Au-delà de la frontière scientifique, la frontière du réel en Asie centrale chinoise

Dans cette communication la notion de " Frontière " sera définie comme enjeu d'études scientifiques en même temps qu'enjeu de contrôle politique des mouvements de personnes et de circulation de nouveaux concepts et techniques de représentation.

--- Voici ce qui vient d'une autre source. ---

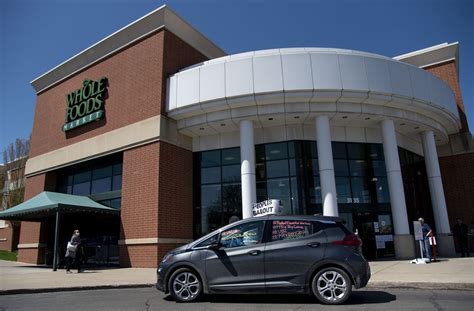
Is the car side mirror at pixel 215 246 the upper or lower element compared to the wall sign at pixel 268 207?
lower

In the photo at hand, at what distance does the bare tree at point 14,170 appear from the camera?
37562 millimetres

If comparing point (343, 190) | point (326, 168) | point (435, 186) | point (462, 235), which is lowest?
point (462, 235)

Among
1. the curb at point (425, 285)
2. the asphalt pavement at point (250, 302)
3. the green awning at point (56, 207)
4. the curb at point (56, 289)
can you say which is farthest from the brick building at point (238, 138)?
the asphalt pavement at point (250, 302)

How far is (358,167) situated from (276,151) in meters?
4.03

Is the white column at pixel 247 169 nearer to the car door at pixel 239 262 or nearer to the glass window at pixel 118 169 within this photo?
the glass window at pixel 118 169

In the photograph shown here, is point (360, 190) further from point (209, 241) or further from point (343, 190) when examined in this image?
point (209, 241)

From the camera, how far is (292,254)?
23.1 feet

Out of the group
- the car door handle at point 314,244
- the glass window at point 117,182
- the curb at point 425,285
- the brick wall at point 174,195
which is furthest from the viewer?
the glass window at point 117,182

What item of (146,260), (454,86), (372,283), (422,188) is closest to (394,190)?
(422,188)

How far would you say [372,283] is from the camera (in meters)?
9.48

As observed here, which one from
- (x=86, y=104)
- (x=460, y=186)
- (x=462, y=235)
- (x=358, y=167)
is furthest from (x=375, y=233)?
(x=86, y=104)

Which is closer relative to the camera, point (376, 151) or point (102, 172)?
point (376, 151)

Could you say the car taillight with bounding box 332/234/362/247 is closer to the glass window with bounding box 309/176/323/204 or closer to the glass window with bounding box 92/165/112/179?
the glass window with bounding box 309/176/323/204

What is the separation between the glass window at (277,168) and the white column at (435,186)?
25.7 feet
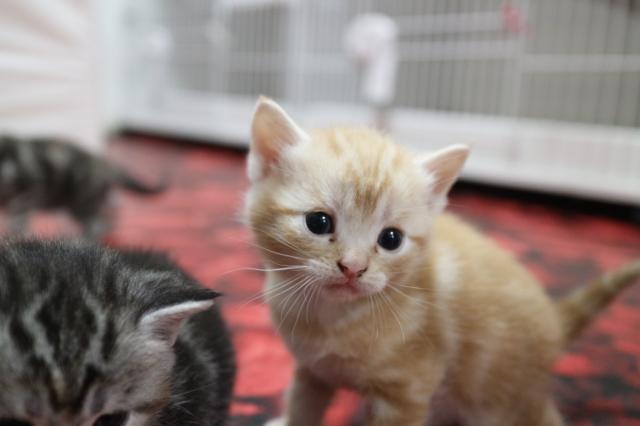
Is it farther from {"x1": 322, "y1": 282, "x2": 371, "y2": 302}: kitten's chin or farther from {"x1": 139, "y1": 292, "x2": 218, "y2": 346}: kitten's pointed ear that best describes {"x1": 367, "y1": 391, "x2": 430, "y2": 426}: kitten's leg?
{"x1": 139, "y1": 292, "x2": 218, "y2": 346}: kitten's pointed ear

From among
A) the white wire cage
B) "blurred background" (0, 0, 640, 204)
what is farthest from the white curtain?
the white wire cage

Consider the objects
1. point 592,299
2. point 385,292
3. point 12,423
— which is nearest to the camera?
point 12,423

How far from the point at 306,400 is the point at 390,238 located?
0.39 m

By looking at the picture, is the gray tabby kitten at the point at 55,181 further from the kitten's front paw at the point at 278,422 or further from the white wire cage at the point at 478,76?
the kitten's front paw at the point at 278,422

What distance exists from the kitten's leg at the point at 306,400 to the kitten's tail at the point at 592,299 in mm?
528

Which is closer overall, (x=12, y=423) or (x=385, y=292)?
(x=12, y=423)

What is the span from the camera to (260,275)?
2008 mm

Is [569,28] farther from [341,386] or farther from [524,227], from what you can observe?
[341,386]

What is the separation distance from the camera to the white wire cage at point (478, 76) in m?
3.15

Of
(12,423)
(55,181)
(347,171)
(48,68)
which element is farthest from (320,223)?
(48,68)

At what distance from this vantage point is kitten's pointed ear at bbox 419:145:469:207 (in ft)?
3.51

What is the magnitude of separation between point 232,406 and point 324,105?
3.24 meters

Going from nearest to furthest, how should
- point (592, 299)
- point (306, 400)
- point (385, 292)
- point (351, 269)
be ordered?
point (351, 269) → point (385, 292) → point (306, 400) → point (592, 299)

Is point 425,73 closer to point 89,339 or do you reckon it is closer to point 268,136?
point 268,136
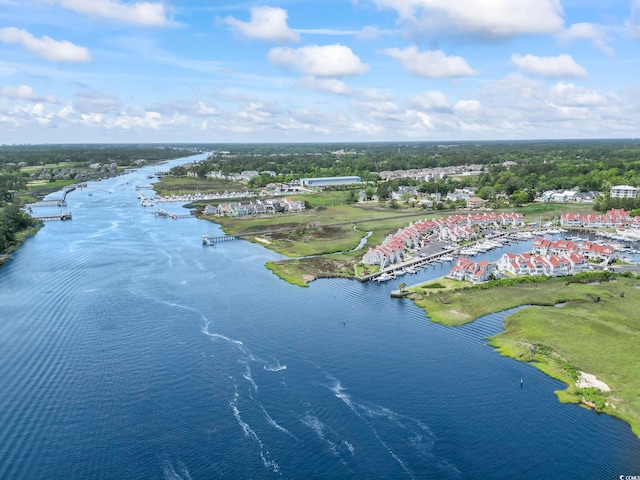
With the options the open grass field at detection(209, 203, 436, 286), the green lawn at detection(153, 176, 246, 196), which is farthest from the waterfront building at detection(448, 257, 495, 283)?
the green lawn at detection(153, 176, 246, 196)

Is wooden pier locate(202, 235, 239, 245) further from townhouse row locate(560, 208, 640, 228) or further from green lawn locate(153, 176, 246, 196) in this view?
green lawn locate(153, 176, 246, 196)

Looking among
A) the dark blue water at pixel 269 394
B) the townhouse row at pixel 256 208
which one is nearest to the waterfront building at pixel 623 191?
the townhouse row at pixel 256 208

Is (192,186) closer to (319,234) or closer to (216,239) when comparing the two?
(216,239)

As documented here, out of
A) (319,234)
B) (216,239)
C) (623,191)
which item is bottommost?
(216,239)

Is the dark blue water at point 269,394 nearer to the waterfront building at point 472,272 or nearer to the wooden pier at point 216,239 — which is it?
the waterfront building at point 472,272

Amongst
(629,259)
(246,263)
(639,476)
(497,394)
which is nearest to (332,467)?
(497,394)

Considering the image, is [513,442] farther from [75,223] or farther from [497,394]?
[75,223]

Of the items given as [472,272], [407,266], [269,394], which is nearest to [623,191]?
[407,266]

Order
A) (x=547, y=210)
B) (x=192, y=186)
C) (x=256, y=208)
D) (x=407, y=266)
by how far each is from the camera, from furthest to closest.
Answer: (x=192, y=186) → (x=256, y=208) → (x=547, y=210) → (x=407, y=266)
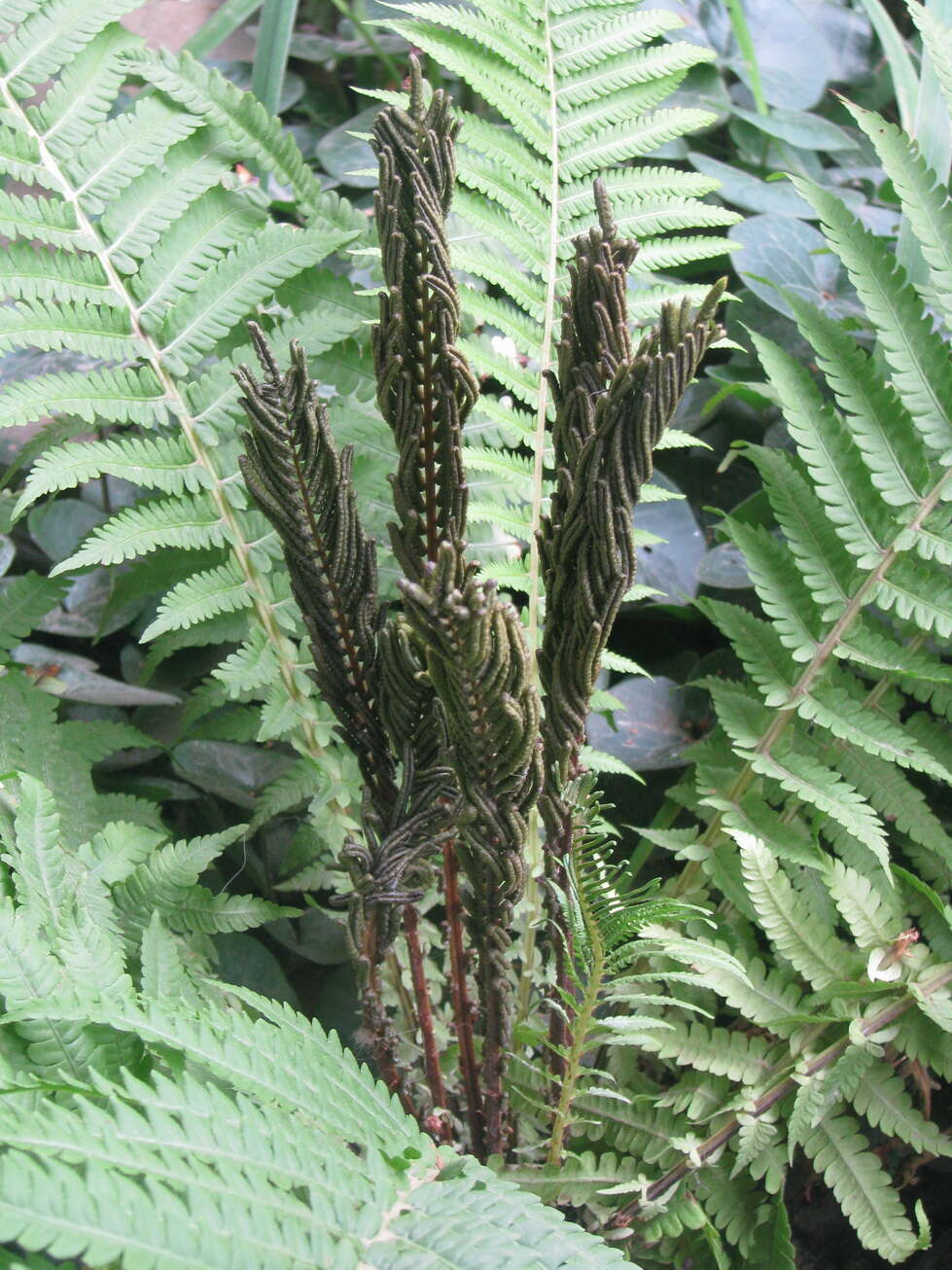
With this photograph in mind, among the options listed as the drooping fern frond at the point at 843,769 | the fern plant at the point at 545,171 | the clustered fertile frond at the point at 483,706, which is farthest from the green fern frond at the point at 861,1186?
the fern plant at the point at 545,171

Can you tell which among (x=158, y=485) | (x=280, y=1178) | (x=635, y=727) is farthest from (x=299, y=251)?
(x=280, y=1178)

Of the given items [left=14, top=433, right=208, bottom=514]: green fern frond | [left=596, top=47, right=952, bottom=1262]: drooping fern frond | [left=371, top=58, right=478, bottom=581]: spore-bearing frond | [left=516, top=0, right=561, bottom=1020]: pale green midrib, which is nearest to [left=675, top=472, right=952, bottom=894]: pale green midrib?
[left=596, top=47, right=952, bottom=1262]: drooping fern frond

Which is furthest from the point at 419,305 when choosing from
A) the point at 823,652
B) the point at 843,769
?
the point at 843,769

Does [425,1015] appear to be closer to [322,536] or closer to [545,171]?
[322,536]

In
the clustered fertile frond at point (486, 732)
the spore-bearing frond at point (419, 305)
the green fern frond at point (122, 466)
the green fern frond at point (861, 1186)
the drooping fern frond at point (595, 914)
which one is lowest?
the green fern frond at point (861, 1186)

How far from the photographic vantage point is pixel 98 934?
72 cm

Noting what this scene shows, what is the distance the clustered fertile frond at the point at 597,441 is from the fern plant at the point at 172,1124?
0.83 ft

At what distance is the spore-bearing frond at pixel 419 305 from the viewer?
648 millimetres

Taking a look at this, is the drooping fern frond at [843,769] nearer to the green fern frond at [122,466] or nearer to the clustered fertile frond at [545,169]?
the clustered fertile frond at [545,169]

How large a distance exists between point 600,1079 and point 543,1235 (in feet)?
1.24

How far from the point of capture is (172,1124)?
50 centimetres

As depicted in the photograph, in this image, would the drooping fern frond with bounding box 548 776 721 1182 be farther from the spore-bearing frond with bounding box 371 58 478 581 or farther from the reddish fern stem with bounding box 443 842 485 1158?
the spore-bearing frond with bounding box 371 58 478 581

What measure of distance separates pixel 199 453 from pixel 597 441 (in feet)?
1.46

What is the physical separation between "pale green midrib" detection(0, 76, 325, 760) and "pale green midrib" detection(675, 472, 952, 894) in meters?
0.36
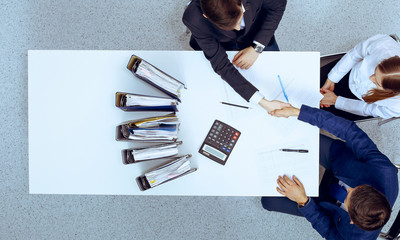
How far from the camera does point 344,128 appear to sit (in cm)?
132

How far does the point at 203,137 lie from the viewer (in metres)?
1.34

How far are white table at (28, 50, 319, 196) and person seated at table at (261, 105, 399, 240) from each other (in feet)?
0.24

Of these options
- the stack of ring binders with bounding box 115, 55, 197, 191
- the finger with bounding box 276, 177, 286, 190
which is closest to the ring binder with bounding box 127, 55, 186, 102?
the stack of ring binders with bounding box 115, 55, 197, 191

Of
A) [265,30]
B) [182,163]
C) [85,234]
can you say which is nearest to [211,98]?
[182,163]

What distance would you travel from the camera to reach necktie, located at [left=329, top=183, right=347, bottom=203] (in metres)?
1.46

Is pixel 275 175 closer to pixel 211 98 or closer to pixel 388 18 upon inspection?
pixel 211 98

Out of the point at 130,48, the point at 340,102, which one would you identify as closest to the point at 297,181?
the point at 340,102

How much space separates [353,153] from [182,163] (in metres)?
0.84

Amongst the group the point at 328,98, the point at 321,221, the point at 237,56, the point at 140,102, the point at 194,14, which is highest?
the point at 194,14

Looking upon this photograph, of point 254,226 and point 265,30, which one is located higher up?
point 265,30

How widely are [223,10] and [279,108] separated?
1.70ft

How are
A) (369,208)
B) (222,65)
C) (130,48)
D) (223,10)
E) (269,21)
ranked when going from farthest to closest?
(130,48), (269,21), (222,65), (369,208), (223,10)

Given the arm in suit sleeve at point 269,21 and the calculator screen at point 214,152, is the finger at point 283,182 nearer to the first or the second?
the calculator screen at point 214,152

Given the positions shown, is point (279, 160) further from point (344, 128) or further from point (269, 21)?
point (269, 21)
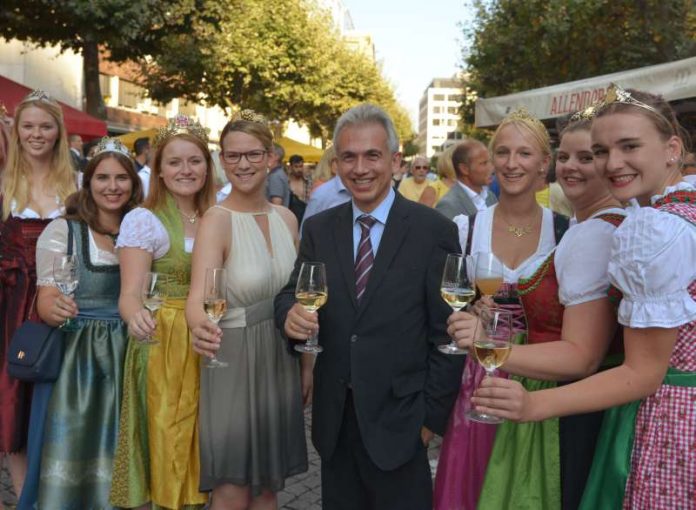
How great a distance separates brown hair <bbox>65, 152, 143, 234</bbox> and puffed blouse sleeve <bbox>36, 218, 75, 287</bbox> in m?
0.11

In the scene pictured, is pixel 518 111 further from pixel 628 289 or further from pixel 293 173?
pixel 293 173

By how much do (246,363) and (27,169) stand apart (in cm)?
218

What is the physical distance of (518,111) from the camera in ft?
11.0

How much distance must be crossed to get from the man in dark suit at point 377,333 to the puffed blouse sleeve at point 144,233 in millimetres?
929

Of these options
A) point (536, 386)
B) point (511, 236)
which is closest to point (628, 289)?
point (536, 386)

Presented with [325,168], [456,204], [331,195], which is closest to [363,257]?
[456,204]

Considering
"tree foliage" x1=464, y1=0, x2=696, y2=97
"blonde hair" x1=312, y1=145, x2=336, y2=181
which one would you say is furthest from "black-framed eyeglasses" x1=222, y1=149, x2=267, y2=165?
"tree foliage" x1=464, y1=0, x2=696, y2=97

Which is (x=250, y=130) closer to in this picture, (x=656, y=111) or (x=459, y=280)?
(x=459, y=280)

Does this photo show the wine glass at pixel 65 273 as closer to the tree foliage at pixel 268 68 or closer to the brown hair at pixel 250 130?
the brown hair at pixel 250 130

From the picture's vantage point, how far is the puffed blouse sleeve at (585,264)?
2102mm

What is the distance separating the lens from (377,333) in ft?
8.53

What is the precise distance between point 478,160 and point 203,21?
448 inches

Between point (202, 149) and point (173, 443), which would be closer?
point (173, 443)

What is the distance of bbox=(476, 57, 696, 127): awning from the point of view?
6.48 m
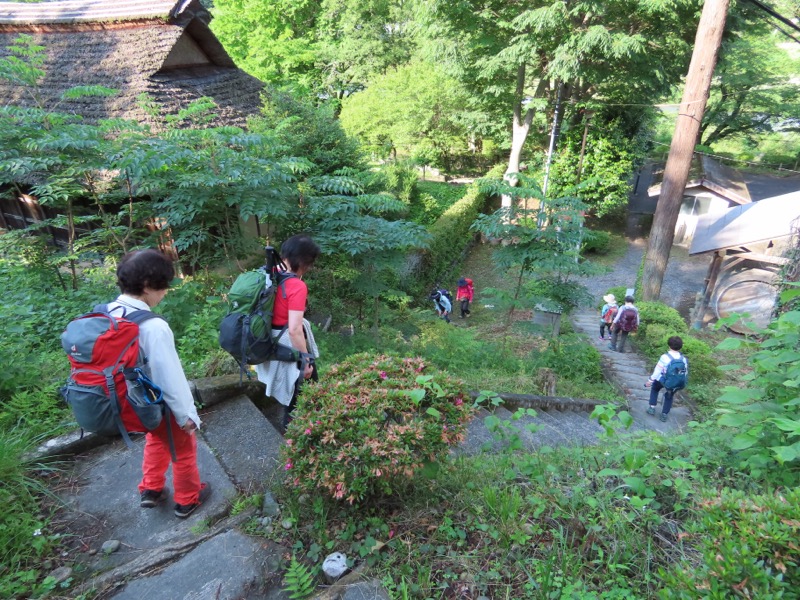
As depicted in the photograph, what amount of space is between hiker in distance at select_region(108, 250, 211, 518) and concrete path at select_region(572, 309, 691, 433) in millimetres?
5764

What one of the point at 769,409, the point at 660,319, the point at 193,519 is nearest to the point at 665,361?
the point at 660,319

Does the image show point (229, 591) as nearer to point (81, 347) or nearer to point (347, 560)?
point (347, 560)

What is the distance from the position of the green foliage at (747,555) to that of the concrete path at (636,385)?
Result: 448 cm

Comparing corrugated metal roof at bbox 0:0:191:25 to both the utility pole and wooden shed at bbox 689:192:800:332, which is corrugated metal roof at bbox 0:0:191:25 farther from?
wooden shed at bbox 689:192:800:332

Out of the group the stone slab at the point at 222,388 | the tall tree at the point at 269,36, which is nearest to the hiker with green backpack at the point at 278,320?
the stone slab at the point at 222,388

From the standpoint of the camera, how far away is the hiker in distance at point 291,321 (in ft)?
10.2

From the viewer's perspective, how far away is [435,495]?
2582mm

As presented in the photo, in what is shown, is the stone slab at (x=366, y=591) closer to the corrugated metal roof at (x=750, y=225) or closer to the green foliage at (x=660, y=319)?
the green foliage at (x=660, y=319)

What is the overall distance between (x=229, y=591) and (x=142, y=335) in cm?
142

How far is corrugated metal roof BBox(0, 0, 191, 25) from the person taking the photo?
10812mm

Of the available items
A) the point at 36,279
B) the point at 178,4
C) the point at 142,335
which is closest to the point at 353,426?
the point at 142,335

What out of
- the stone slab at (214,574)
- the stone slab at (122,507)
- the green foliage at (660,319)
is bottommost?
the green foliage at (660,319)

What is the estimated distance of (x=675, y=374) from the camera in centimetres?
630

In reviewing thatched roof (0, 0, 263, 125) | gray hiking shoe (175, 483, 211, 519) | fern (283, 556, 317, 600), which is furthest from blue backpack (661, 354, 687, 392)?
thatched roof (0, 0, 263, 125)
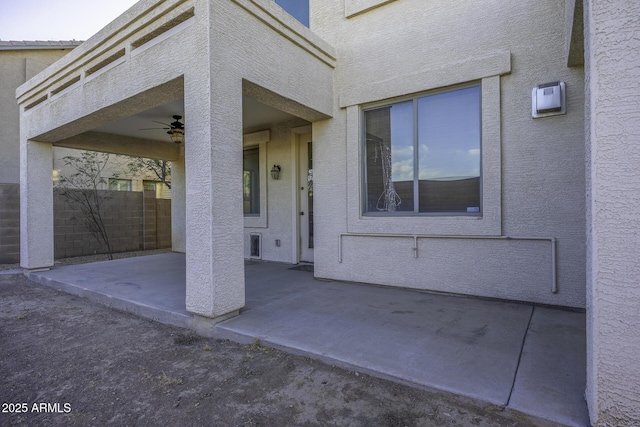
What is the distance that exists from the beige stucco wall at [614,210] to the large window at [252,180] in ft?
19.7

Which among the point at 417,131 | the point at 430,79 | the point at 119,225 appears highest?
the point at 430,79

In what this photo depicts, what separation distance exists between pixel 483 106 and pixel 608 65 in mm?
2397

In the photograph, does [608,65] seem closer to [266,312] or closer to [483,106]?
[483,106]

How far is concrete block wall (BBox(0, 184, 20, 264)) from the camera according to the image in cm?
713

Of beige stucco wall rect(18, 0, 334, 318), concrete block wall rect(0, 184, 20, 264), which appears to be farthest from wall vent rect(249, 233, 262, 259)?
concrete block wall rect(0, 184, 20, 264)

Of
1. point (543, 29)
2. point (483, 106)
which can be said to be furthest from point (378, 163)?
point (543, 29)

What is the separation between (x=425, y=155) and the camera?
427 cm

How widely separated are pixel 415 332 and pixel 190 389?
185cm

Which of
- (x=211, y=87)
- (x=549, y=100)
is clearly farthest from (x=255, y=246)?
(x=549, y=100)

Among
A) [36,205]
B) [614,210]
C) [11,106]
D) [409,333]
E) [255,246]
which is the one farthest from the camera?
[11,106]

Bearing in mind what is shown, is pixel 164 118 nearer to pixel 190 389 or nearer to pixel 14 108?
pixel 190 389

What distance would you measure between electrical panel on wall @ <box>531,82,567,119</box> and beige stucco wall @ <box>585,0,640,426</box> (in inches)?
83.7

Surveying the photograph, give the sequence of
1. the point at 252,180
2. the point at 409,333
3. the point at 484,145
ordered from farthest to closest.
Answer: the point at 252,180
the point at 484,145
the point at 409,333

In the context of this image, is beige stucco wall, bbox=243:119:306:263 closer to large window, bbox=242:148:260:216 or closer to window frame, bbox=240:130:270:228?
window frame, bbox=240:130:270:228
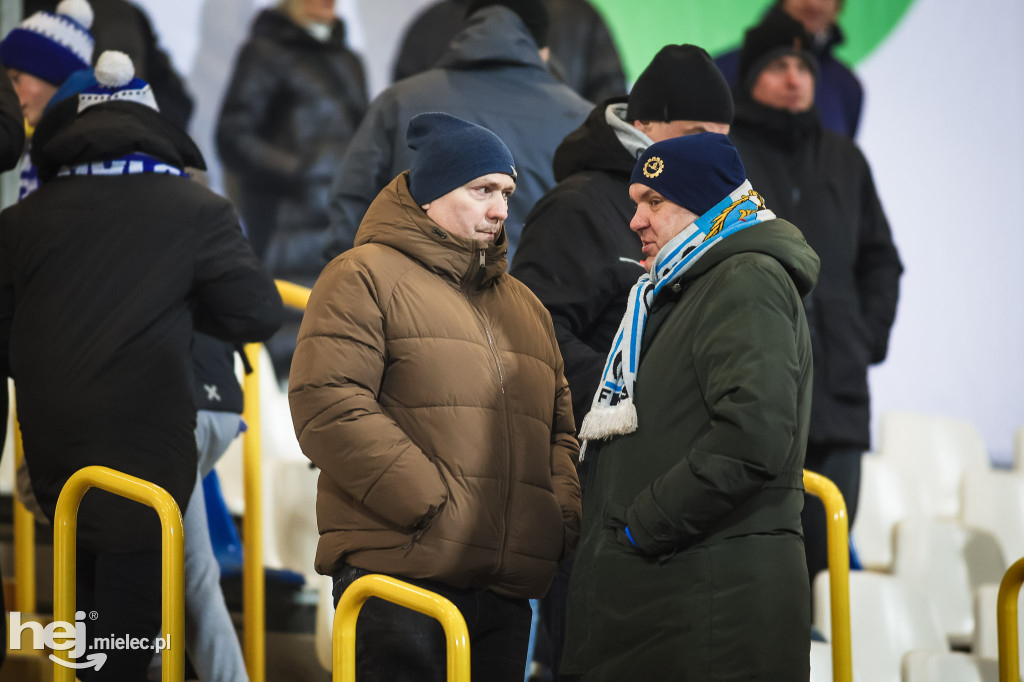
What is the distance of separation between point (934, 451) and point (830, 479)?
1765mm

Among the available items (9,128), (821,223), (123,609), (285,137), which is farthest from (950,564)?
(285,137)

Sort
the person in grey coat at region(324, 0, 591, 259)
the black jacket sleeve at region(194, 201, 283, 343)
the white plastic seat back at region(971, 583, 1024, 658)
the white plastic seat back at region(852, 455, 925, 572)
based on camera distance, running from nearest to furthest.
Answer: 1. the black jacket sleeve at region(194, 201, 283, 343)
2. the person in grey coat at region(324, 0, 591, 259)
3. the white plastic seat back at region(971, 583, 1024, 658)
4. the white plastic seat back at region(852, 455, 925, 572)

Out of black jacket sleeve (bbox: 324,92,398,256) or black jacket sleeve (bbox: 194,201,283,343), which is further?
black jacket sleeve (bbox: 324,92,398,256)

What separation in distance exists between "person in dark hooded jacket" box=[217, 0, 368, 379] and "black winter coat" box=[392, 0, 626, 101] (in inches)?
15.1

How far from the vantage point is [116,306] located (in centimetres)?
282

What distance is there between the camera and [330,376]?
227cm

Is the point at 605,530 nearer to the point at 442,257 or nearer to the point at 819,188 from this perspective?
the point at 442,257

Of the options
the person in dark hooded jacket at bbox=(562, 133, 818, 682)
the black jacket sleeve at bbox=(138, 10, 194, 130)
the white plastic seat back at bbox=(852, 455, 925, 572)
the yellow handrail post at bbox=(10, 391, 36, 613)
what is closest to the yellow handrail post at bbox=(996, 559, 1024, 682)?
the person in dark hooded jacket at bbox=(562, 133, 818, 682)

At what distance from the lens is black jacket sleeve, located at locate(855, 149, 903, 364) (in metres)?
4.19

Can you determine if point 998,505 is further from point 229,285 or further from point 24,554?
point 24,554

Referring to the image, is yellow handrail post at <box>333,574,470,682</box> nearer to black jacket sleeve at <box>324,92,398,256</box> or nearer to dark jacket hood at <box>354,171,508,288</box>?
dark jacket hood at <box>354,171,508,288</box>

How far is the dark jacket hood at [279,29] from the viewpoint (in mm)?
5926

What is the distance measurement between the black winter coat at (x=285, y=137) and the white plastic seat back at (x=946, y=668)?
3.37m

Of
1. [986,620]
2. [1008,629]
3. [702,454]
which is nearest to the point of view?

Nous étudierons tant la perméabilité que la permanence des frontières internes de la République de Chine (1912-1949) en décrivant leurs mutations politiques et ethniques. Nous complèterons les travaux d'Owen Lattimore (1940, 1947) et ceux plus récents de Magnus Fiskesjö (2004) et de Justin Tighe (2005) en analysant aussi les processus d'intégration et d'exclusion. Les frontières que découvrent les participants de l'expédition sino-suédoise de 1927 à 1935 en Mongolie intérieure et dans le Turkestan oriental seront pour nous très révélatrices. Ce qui nous intéresse le plus est en effet le chevauchement des frontières physiques et métaphysiques, mais aussi leur transgression soit par les rebelles musulmans soit par les chercheurs de Pékin et de Stockholm, qu'il s'agisse du général Ma Zhongying ou des géologues Ding Wenjiang, Erik Norin et Johan Gunnar Andersson. Ensemble, ces acteurs construisent un nouvel espace historique où des identités culturelles et professionnelles s'affrontent en même temps que s’opposent les théories sur le climat, la civilisation, la barbarie, la nation et l'ethnie. Tout cela nous conduira à nous interroger sur la notion de frontière que la communauté scientifique de l'époque remet en cause quand elle rejette tout lien mécanique entre " nature " et " culture " malgré l’opposition déterminée d’Ellsworth Huntington.